- _Text segment_:
⟨

April 25, 2019

An Afternoon at the Motion Picture Retirement Home

They were actors, set designers, writers, studio secretaries, directors. Now they’re residents of the Motion Picture Retirement Home, a placid place tucked into a sleepy Woodland Hills neighborhood and dense with stories of Hollywood past.

I pull up a chair in the home’s sun-drenched dining room, designed to look like a studio cantina, and settle in to talk to some of the home’s residents. I want to hear their stories, but as someone just starting out here, I guess I also want to know if it was worth it.

“It’s been a tough road,” says Hal Riddle, 79. “I never encourage anyone to go into this business. There’s lots of rejection and heartbreak. I didn’t become a star. I didn’t become Elvis.”

Riddle, who moved into the home four years ago and has no family, knew he wanted to be an actor when he was 9 years old, sitting in a Kentucky movie house and watching a silent film.

“There was something up there that mesmerized me,” he explains.

After serving in the Navy, Riddle won a scholarship to the renowned Neighborhood Playhouse in New York. Every year, he performed in summer stock theater, rooming with Jack Lemmon in the summer of 1948, a friend with whom he still keeps in touch.

Riddle and pal James Dean, a fellow struggling actor, would earn pocket money testing stunts for “Beat the Clock,” a 1950s game show that paid the actors $5 a day.

⟩

- _Records excerpted from a collection_:
⟨

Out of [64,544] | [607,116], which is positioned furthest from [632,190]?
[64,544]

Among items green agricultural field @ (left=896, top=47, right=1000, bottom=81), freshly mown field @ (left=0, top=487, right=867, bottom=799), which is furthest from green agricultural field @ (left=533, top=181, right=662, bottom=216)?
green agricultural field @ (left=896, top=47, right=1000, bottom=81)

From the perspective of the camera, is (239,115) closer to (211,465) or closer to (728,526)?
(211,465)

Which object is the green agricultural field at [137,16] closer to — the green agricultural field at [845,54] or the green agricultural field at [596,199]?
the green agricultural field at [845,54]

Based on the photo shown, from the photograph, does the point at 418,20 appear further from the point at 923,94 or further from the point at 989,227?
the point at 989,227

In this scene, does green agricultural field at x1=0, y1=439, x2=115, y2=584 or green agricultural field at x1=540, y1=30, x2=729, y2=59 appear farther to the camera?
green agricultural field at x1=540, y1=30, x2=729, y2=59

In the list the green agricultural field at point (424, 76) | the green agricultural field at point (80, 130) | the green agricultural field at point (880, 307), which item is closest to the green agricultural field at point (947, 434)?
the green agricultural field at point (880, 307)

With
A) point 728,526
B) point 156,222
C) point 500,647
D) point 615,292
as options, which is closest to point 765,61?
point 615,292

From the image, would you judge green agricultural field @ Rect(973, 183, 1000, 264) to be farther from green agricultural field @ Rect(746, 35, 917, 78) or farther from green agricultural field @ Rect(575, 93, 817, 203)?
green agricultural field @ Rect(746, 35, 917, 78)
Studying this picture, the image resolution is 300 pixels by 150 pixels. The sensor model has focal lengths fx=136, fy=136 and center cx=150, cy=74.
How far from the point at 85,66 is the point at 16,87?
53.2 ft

⟩
⟨

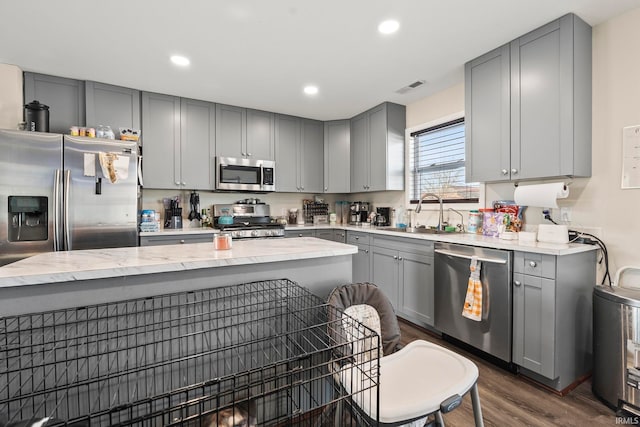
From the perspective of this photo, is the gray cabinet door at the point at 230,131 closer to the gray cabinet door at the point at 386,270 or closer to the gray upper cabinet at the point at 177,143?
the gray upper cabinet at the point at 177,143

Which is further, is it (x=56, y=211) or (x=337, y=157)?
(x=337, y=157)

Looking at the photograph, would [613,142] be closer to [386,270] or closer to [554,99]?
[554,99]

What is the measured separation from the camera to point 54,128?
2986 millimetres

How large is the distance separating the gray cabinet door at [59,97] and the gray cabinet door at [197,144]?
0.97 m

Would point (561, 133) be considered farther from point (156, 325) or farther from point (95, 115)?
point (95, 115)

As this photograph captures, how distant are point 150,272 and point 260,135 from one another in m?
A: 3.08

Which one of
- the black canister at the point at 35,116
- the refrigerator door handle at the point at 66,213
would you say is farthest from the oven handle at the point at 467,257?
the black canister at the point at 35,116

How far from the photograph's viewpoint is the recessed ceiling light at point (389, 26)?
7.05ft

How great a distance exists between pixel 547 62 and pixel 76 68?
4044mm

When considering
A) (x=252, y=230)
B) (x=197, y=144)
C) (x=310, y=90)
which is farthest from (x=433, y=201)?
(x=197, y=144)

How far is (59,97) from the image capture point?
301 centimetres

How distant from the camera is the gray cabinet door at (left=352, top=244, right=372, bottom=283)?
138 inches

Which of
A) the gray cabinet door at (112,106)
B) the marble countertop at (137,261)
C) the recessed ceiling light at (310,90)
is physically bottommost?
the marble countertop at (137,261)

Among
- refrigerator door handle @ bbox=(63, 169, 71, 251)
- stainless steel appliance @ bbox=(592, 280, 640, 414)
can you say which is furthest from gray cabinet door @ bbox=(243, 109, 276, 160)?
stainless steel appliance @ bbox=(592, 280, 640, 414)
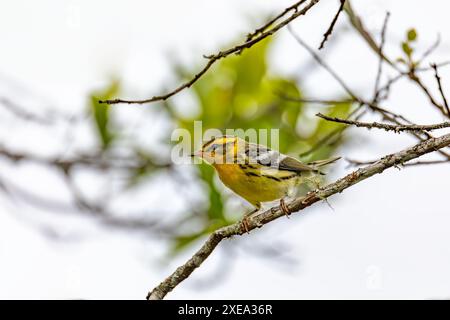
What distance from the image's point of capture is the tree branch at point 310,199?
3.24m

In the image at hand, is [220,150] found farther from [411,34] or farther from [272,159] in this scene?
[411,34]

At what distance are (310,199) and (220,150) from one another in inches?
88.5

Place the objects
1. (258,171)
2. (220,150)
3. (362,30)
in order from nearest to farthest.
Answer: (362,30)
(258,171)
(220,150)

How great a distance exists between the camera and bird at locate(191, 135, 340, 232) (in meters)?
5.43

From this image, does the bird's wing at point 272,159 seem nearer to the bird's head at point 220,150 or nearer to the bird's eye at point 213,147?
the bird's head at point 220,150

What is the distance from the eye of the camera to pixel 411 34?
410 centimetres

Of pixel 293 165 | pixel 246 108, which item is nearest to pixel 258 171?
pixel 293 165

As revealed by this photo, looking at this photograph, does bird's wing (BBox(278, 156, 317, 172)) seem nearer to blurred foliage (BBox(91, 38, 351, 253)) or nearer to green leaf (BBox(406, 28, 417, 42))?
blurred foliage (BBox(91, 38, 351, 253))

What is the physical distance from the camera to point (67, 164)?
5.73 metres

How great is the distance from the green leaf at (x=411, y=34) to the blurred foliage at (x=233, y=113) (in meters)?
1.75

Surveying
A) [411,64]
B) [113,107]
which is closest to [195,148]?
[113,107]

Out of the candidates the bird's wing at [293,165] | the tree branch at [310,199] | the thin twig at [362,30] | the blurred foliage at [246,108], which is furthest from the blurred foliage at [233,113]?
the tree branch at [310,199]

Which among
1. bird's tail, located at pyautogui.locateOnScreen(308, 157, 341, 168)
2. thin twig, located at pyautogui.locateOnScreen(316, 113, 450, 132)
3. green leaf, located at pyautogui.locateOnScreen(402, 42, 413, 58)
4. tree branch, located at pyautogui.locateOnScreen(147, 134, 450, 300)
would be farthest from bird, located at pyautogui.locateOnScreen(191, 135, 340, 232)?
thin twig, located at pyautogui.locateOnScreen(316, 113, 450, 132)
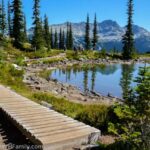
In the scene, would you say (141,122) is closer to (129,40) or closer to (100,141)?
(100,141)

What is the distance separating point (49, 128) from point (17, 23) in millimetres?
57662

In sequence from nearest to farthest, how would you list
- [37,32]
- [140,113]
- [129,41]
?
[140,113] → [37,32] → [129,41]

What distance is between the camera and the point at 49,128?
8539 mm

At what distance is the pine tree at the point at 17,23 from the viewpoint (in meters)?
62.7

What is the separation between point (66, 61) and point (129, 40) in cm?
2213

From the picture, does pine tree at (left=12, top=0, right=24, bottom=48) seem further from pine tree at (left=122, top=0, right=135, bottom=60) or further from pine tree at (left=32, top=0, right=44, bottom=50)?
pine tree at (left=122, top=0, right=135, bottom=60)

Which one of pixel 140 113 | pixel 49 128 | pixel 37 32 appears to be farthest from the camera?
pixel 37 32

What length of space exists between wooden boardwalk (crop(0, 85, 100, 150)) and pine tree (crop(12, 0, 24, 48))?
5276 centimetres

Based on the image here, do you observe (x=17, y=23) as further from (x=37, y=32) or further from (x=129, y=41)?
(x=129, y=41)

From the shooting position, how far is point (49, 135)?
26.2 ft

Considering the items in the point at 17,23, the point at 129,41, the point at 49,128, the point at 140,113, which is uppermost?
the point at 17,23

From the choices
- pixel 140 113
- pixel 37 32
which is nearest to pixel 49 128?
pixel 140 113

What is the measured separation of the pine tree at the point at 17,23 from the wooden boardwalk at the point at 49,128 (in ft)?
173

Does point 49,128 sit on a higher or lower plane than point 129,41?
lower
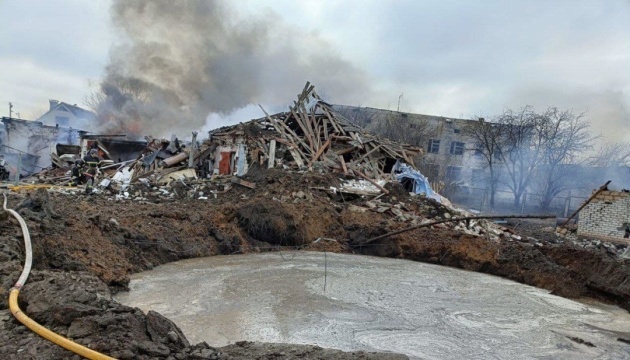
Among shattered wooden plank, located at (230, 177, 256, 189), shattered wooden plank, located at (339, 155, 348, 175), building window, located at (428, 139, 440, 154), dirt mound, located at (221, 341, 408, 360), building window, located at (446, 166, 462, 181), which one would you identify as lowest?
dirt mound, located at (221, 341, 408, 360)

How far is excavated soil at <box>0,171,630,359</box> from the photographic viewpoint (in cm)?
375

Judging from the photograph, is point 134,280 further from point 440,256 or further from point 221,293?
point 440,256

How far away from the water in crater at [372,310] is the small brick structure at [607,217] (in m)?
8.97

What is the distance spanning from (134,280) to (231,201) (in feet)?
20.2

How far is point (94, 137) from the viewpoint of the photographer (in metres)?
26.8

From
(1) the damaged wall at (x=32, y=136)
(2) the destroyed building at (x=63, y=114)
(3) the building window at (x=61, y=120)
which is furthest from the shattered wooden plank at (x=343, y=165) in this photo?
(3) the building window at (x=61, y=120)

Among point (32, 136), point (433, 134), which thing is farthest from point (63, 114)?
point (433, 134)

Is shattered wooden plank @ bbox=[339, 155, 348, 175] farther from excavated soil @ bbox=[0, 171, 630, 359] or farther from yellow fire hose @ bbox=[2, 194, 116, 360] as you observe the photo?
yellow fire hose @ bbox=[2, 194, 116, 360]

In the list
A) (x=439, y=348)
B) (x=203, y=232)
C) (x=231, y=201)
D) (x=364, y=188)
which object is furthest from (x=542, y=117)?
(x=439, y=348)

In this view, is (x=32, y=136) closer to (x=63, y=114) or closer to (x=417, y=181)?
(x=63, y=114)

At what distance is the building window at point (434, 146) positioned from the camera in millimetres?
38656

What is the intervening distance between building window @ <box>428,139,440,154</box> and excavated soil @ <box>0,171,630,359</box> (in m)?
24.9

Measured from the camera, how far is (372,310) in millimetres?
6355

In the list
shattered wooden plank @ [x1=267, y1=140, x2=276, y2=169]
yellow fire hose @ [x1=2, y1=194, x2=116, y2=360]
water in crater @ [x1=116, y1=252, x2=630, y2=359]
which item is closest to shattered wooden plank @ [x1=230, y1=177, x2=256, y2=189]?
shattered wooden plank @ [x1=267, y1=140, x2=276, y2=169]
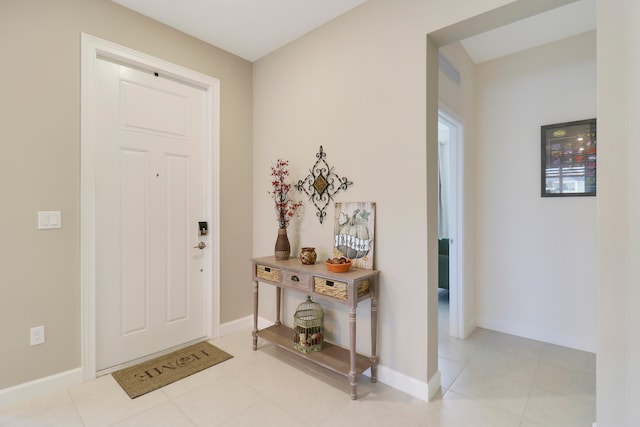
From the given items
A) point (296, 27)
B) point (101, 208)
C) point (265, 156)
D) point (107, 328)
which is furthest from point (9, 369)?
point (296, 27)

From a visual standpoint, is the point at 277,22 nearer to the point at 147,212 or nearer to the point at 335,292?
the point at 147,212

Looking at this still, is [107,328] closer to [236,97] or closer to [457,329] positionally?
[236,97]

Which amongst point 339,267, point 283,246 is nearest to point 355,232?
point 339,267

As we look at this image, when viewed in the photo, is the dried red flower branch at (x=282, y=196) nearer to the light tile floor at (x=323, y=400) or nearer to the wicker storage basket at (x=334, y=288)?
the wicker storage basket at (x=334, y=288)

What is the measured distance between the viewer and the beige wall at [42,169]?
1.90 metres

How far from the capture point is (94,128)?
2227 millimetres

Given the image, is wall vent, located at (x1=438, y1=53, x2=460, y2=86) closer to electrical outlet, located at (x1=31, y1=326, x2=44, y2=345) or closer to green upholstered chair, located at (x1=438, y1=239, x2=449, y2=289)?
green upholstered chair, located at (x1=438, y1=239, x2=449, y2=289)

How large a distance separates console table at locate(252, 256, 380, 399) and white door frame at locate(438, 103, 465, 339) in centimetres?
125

⟩

- _Tasks to complete_:
1 - In the article about the Motion Picture Retirement Home, what did the residents do before they lived there, according to its first paragraph? List every line of work given.
2 - Carry on the Motion Picture Retirement Home article, picking up after its last sentence.

- _Outputs by task_:
1 - actors, set designers, writers, studio secretaries, directors

2 -
At age 30, Riddle finally got a break, appearing in “Mr. Roberts” on Broadway. More roles followed, including his film debut in “The Cop Hater.” A few years later, he was invited to Hollywood to act in “Onion Head” with Andy Griffith. He has never left, appearing in scores of TV shows, commercials, soap operas and 16 films. Three of his films starred Elvis Presley.

The actor, a dapper man with perfectly wavy gray hair, applied to the Motion Picture Retirement Home when he had some health problems.

“I was still working, but I could see down the road. I needed security,” he says. “Here, we’re retired, but we’re still with our peers, we’re still connected to what we’ve done our whole lives. We’re still wanted.”

Pausing for a moment he adds: “I dreamed of money and fame, but look how Elvis ended up and where I am. I’m happy. How many people retire and live in a beautiful place like this?”

And how many people have stories like his to look back on, I think to myself. A gold watch and a pension are one thing, hanging out with James Dean is another.

Across the table is Pearl Smith, 85, who was a studio secretary for 33 years, working with such notables as Edith Head and Gloria Swanson. She was even responsible for renaming Bernard Schwartz, who her boss wanted to call Edwin Curtis. No, she said, he’s a Tony.

“We’re one family here. We speak the same language,” says Smith, her expressive eyebrows lifting. Like many of the residents, Smith’s career was the focus of her life. She never married.

Recently, Director Steven Spielberg visited the retirement home, and recognizing the former secretary, he ran over and gave Smith a huge hug. A photo of the two now hangs at the home, along with pictures of donors like George Burns and residents like Fayard Nicholas, of the tapping Nicholas Brothers.

Since it opened 58 years ago, the Motion Picture Retirement Home has been supported by donations from more than 1 million industry professionals. “We take care of our own,” is the home’s official motto.

According to Carol Pfannkuche, public affairs director at the home, those who succeed financially are happy to give back because they see their success as part of a team effort. Aaron Spelling, she tells me, stopped by and went out of his way to greet a former “Love Boat” script supervisor now living at the home.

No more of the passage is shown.